There is a need for students to develop analytical and progressively objective methodologies of study. The skill of reading between the lines becomes a mandatory practice later in life. The choice of a partner, job, religious belief and important life decisions must be all be evaluated with a degree of importance. This skill is developed in the classroom, for instance through analysis of classical works.
In the same way that the shadows blind the prisoners in the café, modern day governments, equally use blocks and walls of propaganda to delude their citizens and prevent them from acquiring knowledge or facts about occurrences and government action. A number of these hidden issues may be for national security, but a larger portion is to prevent the population from seeing into wrong doings of the establishment.

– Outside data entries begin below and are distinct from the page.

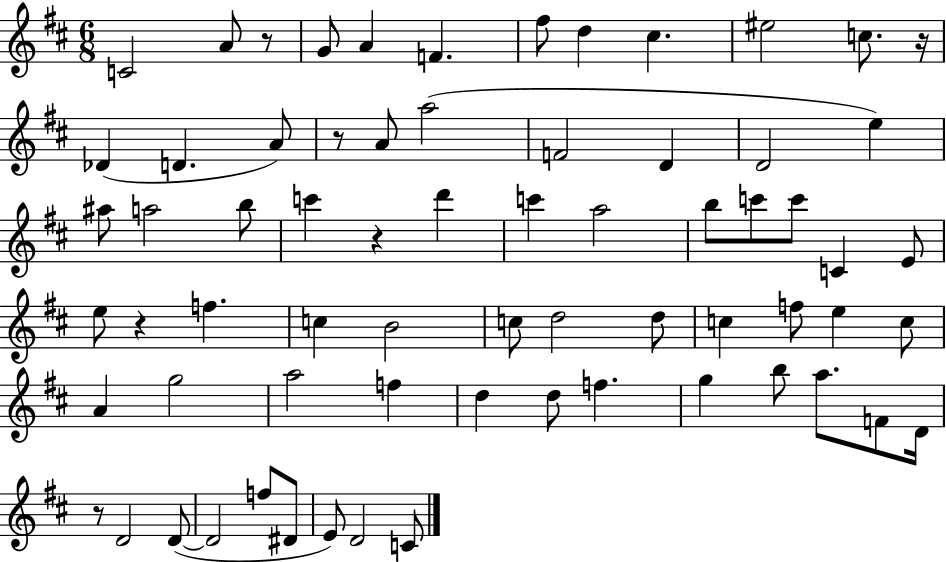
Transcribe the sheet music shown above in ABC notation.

X:1
T:Untitled
M:6/8
L:1/4
K:D
C2 A/2 z/2 G/2 A F ^f/2 d ^c ^e2 c/2 z/4 _D D A/2 z/2 A/2 a2 F2 D D2 e ^a/2 a2 b/2 c' z d' c' a2 b/2 c'/2 c'/2 C E/2 e/2 z f c B2 c/2 d2 d/2 c f/2 e c/2 A g2 a2 f d d/2 f g b/2 a/2 F/2 D/4 z/2 D2 D/2 D2 f/2 ^D/2 E/2 D2 C/2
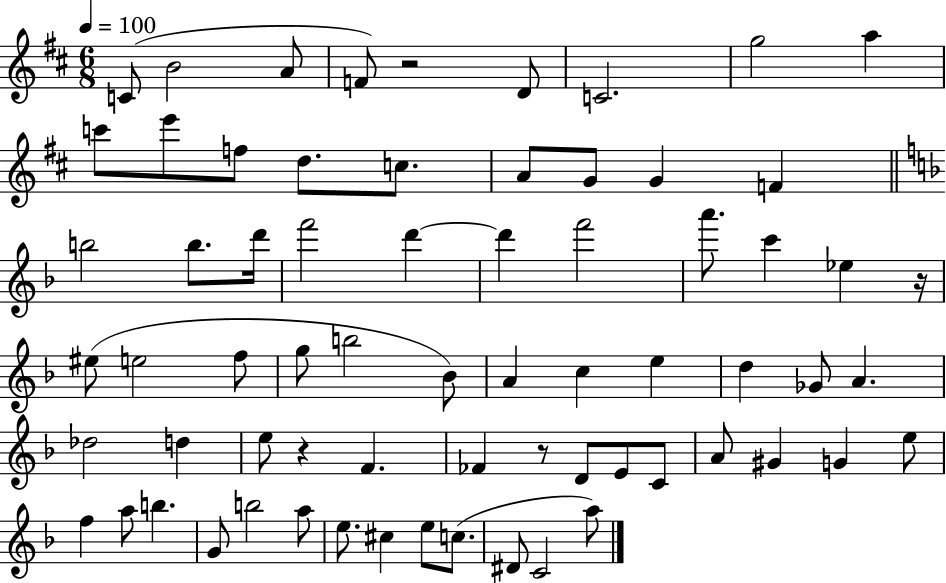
X:1
T:Untitled
M:6/8
L:1/4
K:D
C/2 B2 A/2 F/2 z2 D/2 C2 g2 a c'/2 e'/2 f/2 d/2 c/2 A/2 G/2 G F b2 b/2 d'/4 f'2 d' d' f'2 a'/2 c' _e z/4 ^e/2 e2 f/2 g/2 b2 _B/2 A c e d _G/2 A _d2 d e/2 z F _F z/2 D/2 E/2 C/2 A/2 ^G G e/2 f a/2 b G/2 b2 a/2 e/2 ^c e/2 c/2 ^D/2 C2 a/2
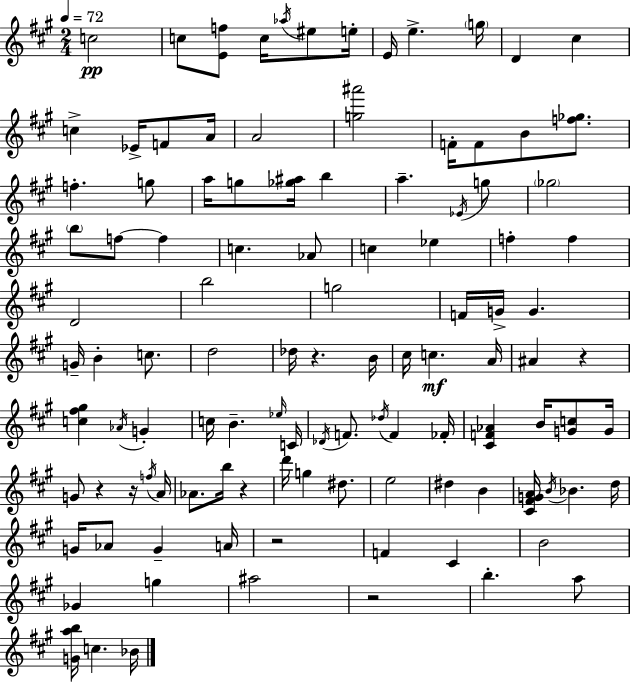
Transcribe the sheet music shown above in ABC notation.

X:1
T:Untitled
M:2/4
L:1/4
K:A
c2 c/2 [Ef]/2 c/4 _a/4 ^e/2 e/4 E/4 e g/4 D ^c c _E/4 F/2 A/4 A2 [g^a']2 F/4 F/2 B/2 [f_g]/2 f g/2 a/4 g/2 [_g^a]/4 b a _E/4 g/2 _g2 b/2 f/2 f c _A/2 c _e f f D2 b2 g2 F/4 G/4 G G/4 B c/2 d2 _d/4 z B/4 ^c/4 c A/4 ^A z [c^f^g] _A/4 G c/4 B _e/4 C/4 _D/4 F/2 _d/4 F _F/4 [^CF_A] B/4 [Gc]/2 G/4 G/2 z z/4 f/4 A/4 _A/2 b/4 z d'/4 g ^d/2 e2 ^d B [^C^FGA]/4 B/4 _B d/4 G/4 _A/2 G A/4 z2 F ^C B2 _G g ^a2 z2 b a/2 [Gab]/4 c _B/4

The chains that shackled the prisoners are by far the most sinister creation in this dialogue. It can be applied to mean a plethora of things. The world today is riddled with problems of political, economic, and socio-cultural dimensions. Consider for instance, slave trade, human trafficking, prostitution rackets and money laundering rings, all exists and propagate their agenda by enslaving or shackling certain persons, to be used as in whatever way that benefits their captors.

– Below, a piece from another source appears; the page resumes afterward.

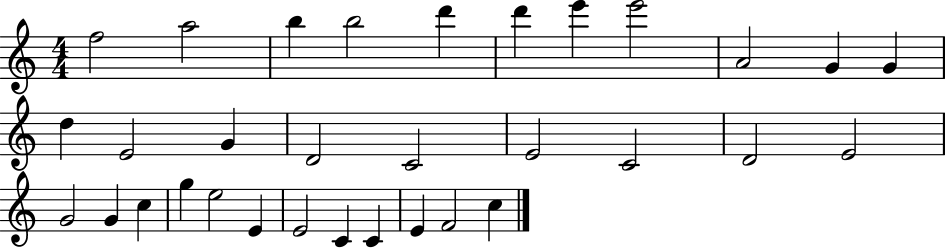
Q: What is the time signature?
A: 4/4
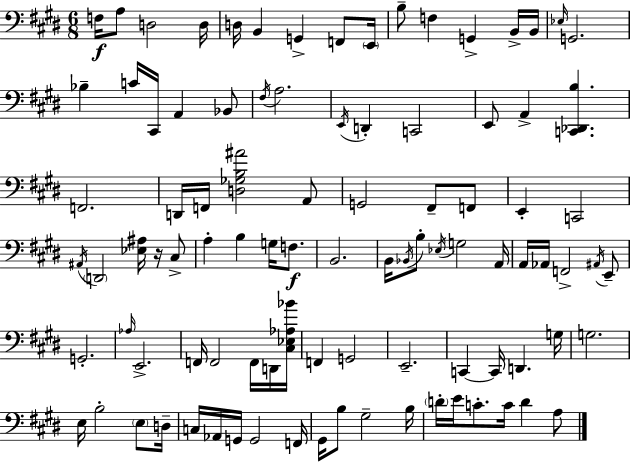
F3/s A3/e D3/h D3/s D3/s B2/q G2/q F2/e E2/s B3/e F3/q G2/q B2/s B2/s Eb3/s G2/h. Bb3/q C4/s C#2/s A2/q Bb2/e F#3/s A3/h. E2/s D2/q C2/h E2/e A2/q [C2,Db2,B3]/q. F2/h. D2/s F2/s [D3,Gb3,B3,A#4]/h A2/e G2/h F#2/e F2/e E2/q C2/h A#2/s D2/h [Eb3,A#3]/s R/s C#3/e A3/q B3/q G3/s F3/e. B2/h. B2/s Bb2/s B3/e Eb3/s G3/h A2/s A2/s Ab2/s F2/h A#2/s E2/e G2/h. Ab3/s E2/h. F2/s F2/h F2/s D2/s [C#3,Eb3,Ab3,Bb4]/s F2/q G2/h E2/h. C2/q C2/s D2/q. G3/s G3/h. E3/s B3/h E3/e D3/s C3/s Ab2/s G2/s G2/h F2/s G#2/s B3/e G#3/h B3/s D4/s E4/s C4/e. C4/s D4/q A3/e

In an International sense of interpretation, terrorism, aid dependence and territorial acquisitions are also shackles that states use on one another. The history of colonization cannot be separated from this phenomenon.
A cursory reading of the dialogue, minus deep philosophical sieving of context, hinders the understanding of Plato’s intention. It instead leads to loose process of knowledge deduction. It may be asked for example, whether the primary priority of a chained prisoner is a quest for philosophical enlightenment or physical and by all means tangible freedom. In a real world application, the sense of action by any escaped captive, is to seek help to release his colleagues, attempt personally to release his colleagues but never to plunge one’s self back in the same abyss, in an attempt to quench a disordered belief in the sharing of knowledge.

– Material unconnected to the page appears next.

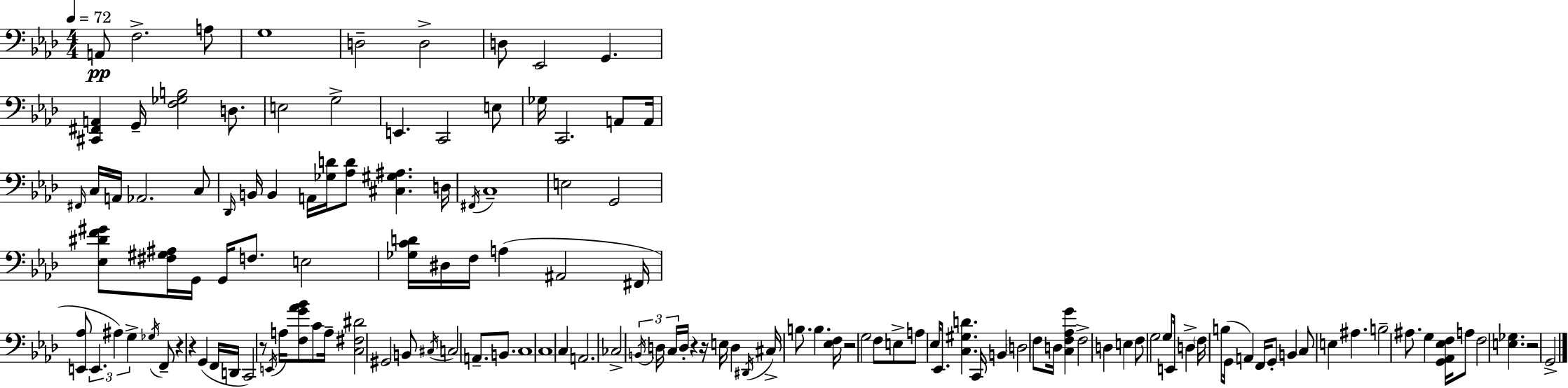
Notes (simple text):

A2/e F3/h. A3/e G3/w D3/h D3/h D3/e Eb2/h G2/q. [C#2,F#2,A2]/q G2/s [F3,Gb3,B3]/h D3/e. E3/h G3/h E2/q. C2/h E3/e Gb3/s C2/h. A2/e A2/s F#2/s C3/s A2/s Ab2/h. C3/e Db2/s B2/s B2/q A2/s [Gb3,D4]/s [Ab3,D4]/e [C#3,G#3,A#3]/q. D3/s F#2/s C3/w E3/h G2/h [Eb3,D#4,F4,G#4]/e [F#3,G#3,A#3]/s G2/s G2/s F3/e. E3/h [Gb3,C4,D4]/s D#3/s F3/s A3/q A#2/h F#2/s [E2,Ab3]/e E2/q. A#3/q G3/q Gb3/s F2/e R/q R/q G2/q F2/s D2/s C2/h R/e E2/s A3/s [F3,G4,Ab4,Bb4]/e C4/e A3/s [C3,F#3,D#4]/h G#2/h B2/e C#3/s C3/h A2/e. B2/e. C3/w C3/w C3/q A2/h. CES3/h B2/s D3/s C3/s D3/s R/q R/s E3/s D3/q D#2/s C#3/s B3/e. B3/q. [Eb3,F3]/s R/h G3/h F3/e E3/e A3/e Eb3/s Eb2/e. [C3,G#3,D4]/q. C2/s B2/q D3/h F3/e D3/s [C3,F3,Ab3,G4]/q F3/h D3/q E3/q F3/e G3/h G3/e E2/s D3/q F3/s B3/e G2/s A2/q F2/s G2/e B2/q C3/e E3/q A#3/q. B3/h A#3/e. G3/q [G2,Ab2,Eb3,F3]/s A3/e F3/h [E3,Gb3]/q. R/h G2/h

In conclusion, the Allegory of the Cave is a dialogue of emancipation. It is a call to arms, where the arms refer to knowledge. Socrates weaves a tale of helplessness, self-help, enlightenment, and then the enlightening of others. The possible connotation to each and every factor that was in the dialogue is literally limitless. The shadow could be bad because it deludes the prisoners or it could be good because it sets a plane for the sun to shine and herald knowledge.
In the same vain, the prisoners can be castigated not for rejecting the knowledge from the returnee, but for choosing to remain chained in the dungeon of the cave. Such possibilities of varying explanation are limitless. The moral of this experience is single and universal, that there is an effect of education and knowledge or even enlightenment on the nature of people, the behavior, actions and ways of interpreting events.
Works Cited
Cohen, Marc. The Allegory of the Cave. 11 July 2013. 1 March 2014 <http://faculty.washington.edu/smcohen/320/cave.htm>.
Jacobus, Lee A. A Wordl of Ideas: Essential Readings for College Writers. Bedford: St. Martin's, 2009.
Kernan, Alvin B. In Plato's Cave. New Haven: Yale University Press, 2000.
Plato. The Republic. Trans. Desmond Lee. 2nd. New York: Penguin Book, 1987.